12/05/2009

Révolutionnaires embourgeoisés

Nicolas Gomez Davila (1930)


Voici des phrases à méditer :

« Les révolutions se font pour changer la propriété des biens et le nom des rues. »

Nicolas Gomez Davila, Le réactionnaire authentique.

"Les opinions révolutionnaires ouvrent la seule carrière, dans la société actuelle, qui assure une position sociale respectable, lucrative, et paisible".

" Saint-Just, malgré son comportement de hyène, est un éminent penseur bourgeois; sa fameuse phrase sur "le bonheur" mérite de servir d'épigraphe à des revues féminines".

Nicolas Gomez Davila, Les Horreurs de la démocratie, Anatolia, Ed. Du Rocher (2003)


Tout cela semble-t-il absurde ? L'idée que la Révolution n'est pas incompatible avec la bourgeoisie et la richesse est certes plus tolérée qu'auparavant, mais il est nécessaire d'ouvrir les yeux, non seulement sur l'histoire moderne mais également sur notre histoire contemporaine. Je livrerai trois exemples illustres qui mettront cette idée en lumière.


Joseph Fouché

Ce révolutionnaire terroriste des années 1790, devint richissime avec Napoléon qui l'adouba du doux nom de duc d’Otrante. Pendant un temps meilleur ami de Robespierre, il démontra son civisme en persécutant la propriété privée, les riches et l’Eglise. Il est surnommé le «Mitrailleur de Lyon» pour avoir augmenté le taux d'extermination des vermines par la mitraille (plus efficace et moins coûteux que la guillotine). Pionnier du communisme, il écrit, dans son Manifeste de 1793 : «Tout homme qui a au-delà de ses besoins ne peut plus user, il ne peut qu’abuser». Devant le tribunal où il doit répondre de ses actes, il se tire de ses crimes en rejetant la faute sur son complice, Collot d’Herbois. Il fait tomber Robespierre, son ex-meilleur ami. Ses talents machiavéliques lui valent par la suite de travailler pour Napoléon. Au moment opportun, après Waterloo, il devient chef du gouvernement provisoire. Il finit ses jours millionnaire, exilé par les Bourbons qui tolèrent mal un régicide dans leur royaume.

[CONSIGNE 1]:
Répondez aux questions suivantes sur l'extrait sur les révolutionnaires embourgeoisés :
(a) D'après la première citation, pour changer quoi les révolutions se font-elles ?
(b) Combien d'exemples l'auteur annonce-t-il pour éclairer son idée ?
(c) Quel surnom Joseph Fouché a-t-il reçu ?
[CONSIGNE 2]:
Rédigez la suite de l'extrait sur les révolutionnaires embourgeoisés, en partant de sa dernière phrase.
Les données qui suivent n'ont aucun lien avec l'extrait sur les révolutionnaires embourgeoisés.

[DONNÉES PRÉSENTÉES]:
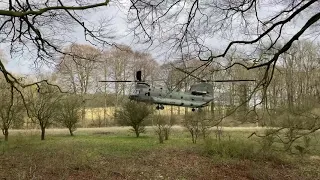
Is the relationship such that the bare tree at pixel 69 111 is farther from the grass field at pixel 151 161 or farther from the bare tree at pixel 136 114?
the grass field at pixel 151 161

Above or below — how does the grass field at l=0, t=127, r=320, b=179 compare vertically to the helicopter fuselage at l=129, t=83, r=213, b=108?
below

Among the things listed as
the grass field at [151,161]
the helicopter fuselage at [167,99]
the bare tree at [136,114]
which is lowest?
the grass field at [151,161]

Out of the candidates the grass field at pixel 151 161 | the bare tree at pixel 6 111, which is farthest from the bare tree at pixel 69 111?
the grass field at pixel 151 161

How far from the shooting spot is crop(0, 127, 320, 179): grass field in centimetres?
1517

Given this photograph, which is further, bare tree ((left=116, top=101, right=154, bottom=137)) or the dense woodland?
bare tree ((left=116, top=101, right=154, bottom=137))

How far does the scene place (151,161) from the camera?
710 inches

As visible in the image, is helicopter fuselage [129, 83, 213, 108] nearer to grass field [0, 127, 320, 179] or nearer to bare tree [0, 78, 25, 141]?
grass field [0, 127, 320, 179]

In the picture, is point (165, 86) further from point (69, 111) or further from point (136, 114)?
point (69, 111)

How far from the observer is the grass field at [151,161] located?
15172 mm

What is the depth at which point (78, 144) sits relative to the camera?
22016 millimetres

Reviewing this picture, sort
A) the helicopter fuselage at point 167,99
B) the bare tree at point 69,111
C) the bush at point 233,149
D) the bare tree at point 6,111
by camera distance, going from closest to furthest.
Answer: the bush at point 233,149 → the bare tree at point 6,111 → the helicopter fuselage at point 167,99 → the bare tree at point 69,111

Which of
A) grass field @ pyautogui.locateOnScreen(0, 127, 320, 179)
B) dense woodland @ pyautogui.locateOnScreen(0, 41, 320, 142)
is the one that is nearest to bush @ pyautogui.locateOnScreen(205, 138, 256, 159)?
grass field @ pyautogui.locateOnScreen(0, 127, 320, 179)

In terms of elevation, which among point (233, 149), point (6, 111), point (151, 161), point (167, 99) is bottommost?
point (151, 161)

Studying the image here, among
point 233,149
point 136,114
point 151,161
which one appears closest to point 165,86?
point 151,161
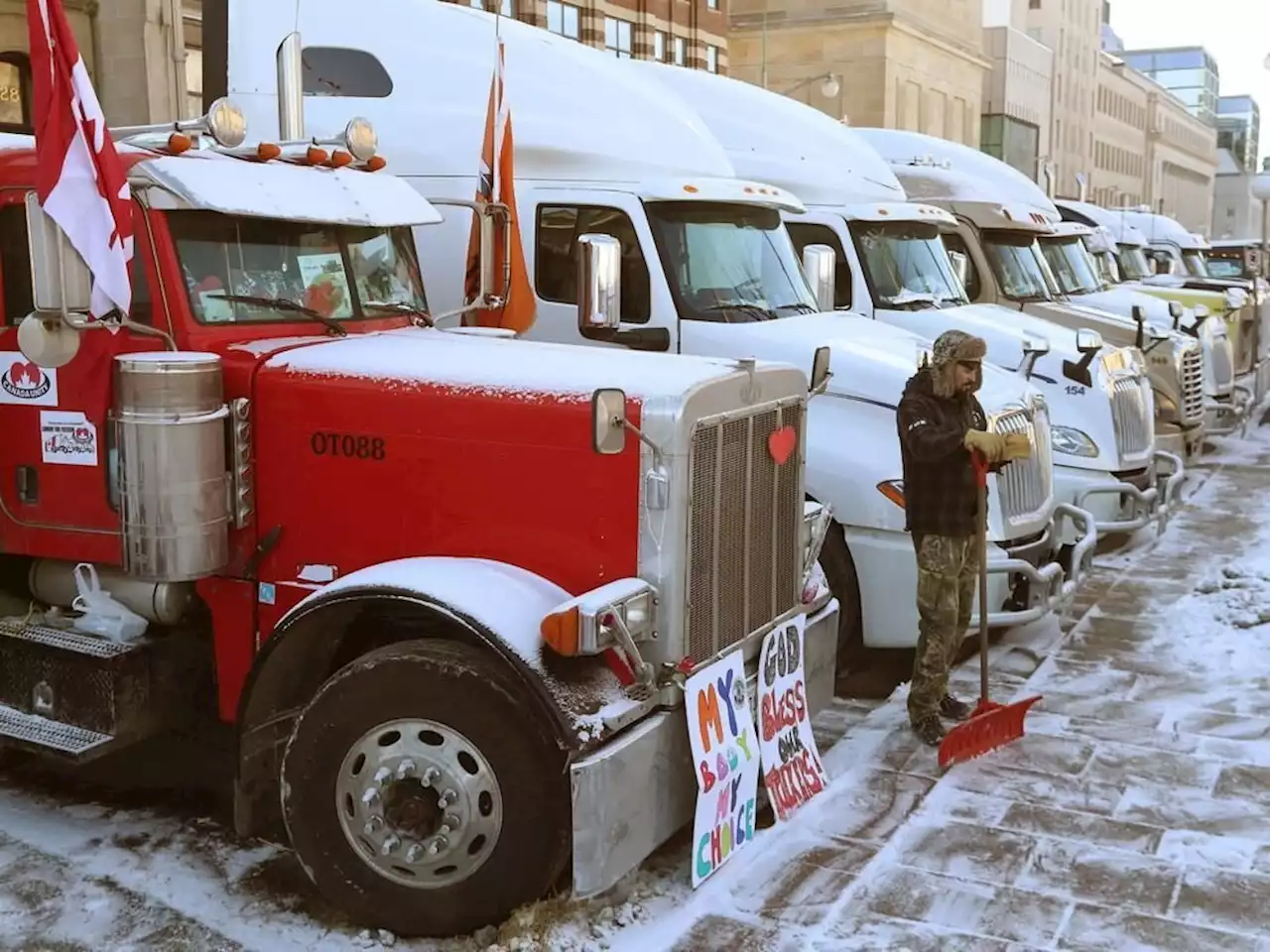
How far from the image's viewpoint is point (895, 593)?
6.91 meters

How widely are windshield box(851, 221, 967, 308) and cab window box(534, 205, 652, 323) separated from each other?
2.93 m

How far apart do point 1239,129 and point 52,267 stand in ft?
517

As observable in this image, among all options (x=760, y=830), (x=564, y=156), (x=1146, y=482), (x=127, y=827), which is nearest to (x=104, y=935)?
(x=127, y=827)

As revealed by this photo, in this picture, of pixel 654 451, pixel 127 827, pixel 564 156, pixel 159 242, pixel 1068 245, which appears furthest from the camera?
pixel 1068 245

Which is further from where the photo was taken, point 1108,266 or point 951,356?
point 1108,266

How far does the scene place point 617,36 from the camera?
41344mm

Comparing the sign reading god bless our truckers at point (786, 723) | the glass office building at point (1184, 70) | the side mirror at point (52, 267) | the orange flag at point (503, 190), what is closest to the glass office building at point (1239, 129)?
the glass office building at point (1184, 70)

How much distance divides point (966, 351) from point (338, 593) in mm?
3030

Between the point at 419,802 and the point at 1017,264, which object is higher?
the point at 1017,264

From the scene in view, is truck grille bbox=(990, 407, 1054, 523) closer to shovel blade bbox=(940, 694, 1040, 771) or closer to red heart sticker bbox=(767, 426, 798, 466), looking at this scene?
shovel blade bbox=(940, 694, 1040, 771)

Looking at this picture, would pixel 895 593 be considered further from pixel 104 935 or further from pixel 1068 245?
pixel 1068 245

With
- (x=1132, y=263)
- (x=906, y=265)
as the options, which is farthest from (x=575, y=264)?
(x=1132, y=263)

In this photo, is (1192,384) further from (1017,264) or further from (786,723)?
(786,723)

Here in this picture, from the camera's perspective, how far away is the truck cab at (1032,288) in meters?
12.4
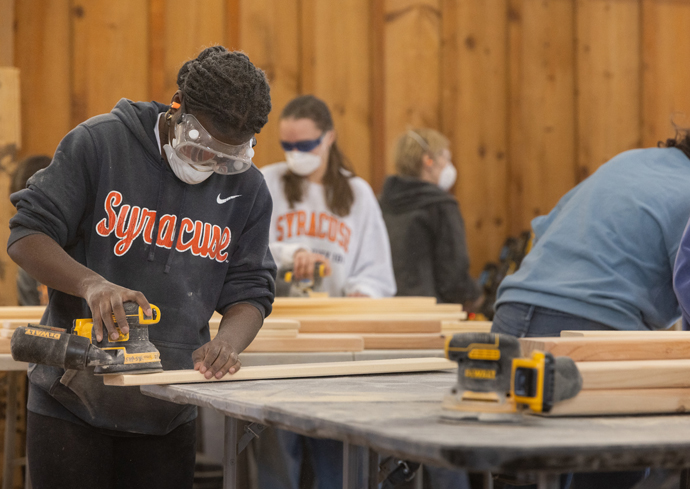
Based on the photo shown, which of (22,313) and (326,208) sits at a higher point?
(326,208)

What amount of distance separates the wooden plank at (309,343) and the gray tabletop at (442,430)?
91 cm

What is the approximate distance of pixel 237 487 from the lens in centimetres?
205

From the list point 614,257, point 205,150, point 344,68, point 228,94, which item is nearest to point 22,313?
point 205,150

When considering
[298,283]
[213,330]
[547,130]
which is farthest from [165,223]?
[547,130]

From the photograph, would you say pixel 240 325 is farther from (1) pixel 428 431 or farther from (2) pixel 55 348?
(1) pixel 428 431

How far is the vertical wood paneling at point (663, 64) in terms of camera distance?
7.54m

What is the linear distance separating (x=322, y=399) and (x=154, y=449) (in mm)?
727

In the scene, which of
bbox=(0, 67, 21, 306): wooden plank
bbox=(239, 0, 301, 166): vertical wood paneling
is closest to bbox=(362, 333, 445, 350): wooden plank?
bbox=(0, 67, 21, 306): wooden plank

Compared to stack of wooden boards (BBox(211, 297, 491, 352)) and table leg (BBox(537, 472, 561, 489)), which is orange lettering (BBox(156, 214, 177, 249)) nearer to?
stack of wooden boards (BBox(211, 297, 491, 352))

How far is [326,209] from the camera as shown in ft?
14.5

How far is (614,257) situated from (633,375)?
77 cm

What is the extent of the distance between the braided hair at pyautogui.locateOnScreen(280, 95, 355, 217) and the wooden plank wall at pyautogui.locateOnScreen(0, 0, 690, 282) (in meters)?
1.94

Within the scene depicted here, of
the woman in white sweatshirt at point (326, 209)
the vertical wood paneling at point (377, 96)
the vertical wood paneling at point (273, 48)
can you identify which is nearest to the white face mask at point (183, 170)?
the woman in white sweatshirt at point (326, 209)

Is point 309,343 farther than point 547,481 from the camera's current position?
Yes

[RÉPONSE 1]:
(a) La propriété des biens et le nom des rues.
(b) Trois.
(c) Le « Mitrailleur de Lyon ».

[RÉPONSE 2]:
Daniel Cohn-Bendit


Dany le rouge est devenu Dany le vert. Inscrit en 68 sur la liste noire des étudiants de l’université, c’est un rebelle, un lover de la Révolution. Grand homme surtout, car il est interdit de séjour en France jusqu’en 1978 (l’exil est gage de révolte et de dignité). Il signe sa rupture d’avec la Révolution en 1986 dans son ouvrage : «Nous l’avons tant aimée, la Révolution». Le sous-titre aurait pu être complété par : « Et maintenant, il est où mon pognon? ». Candidat à l’étiquette des verts à la mairie de Francfort, puis au Parlement européen où il siège désormais en tant que grande figure historique, il serre la pince à Sarkozy, conservant ses piques spirituelles et sa grossièreté pour les seuls fascistes. La définition qu’il a donnée de lui-même «libéral-libertaire » lui convient bien. Tout contester mais ne pas se priver. Telle est la devise de la Révolution, telle est la devise des embourgeoisés. Dans le même style on pourra le comparer au révolutionnaire de Neuilly, j'ai nommé Besancenot, mais ce dernier n’a pas encore eu le bonheur de s’illustrer dans une Révolution de grande envergure. On attend donc ce moment entre tous désirable, en lisant son ouvrage Che Guevara : une braise qui brûle encore, qui est un peu l’autobiographie de sa vie antérieure. La crise mondiale et le N.P.A. lui donneront-ils cette occasion rêvée de porter les armes, le béret et le cigare de son idole ?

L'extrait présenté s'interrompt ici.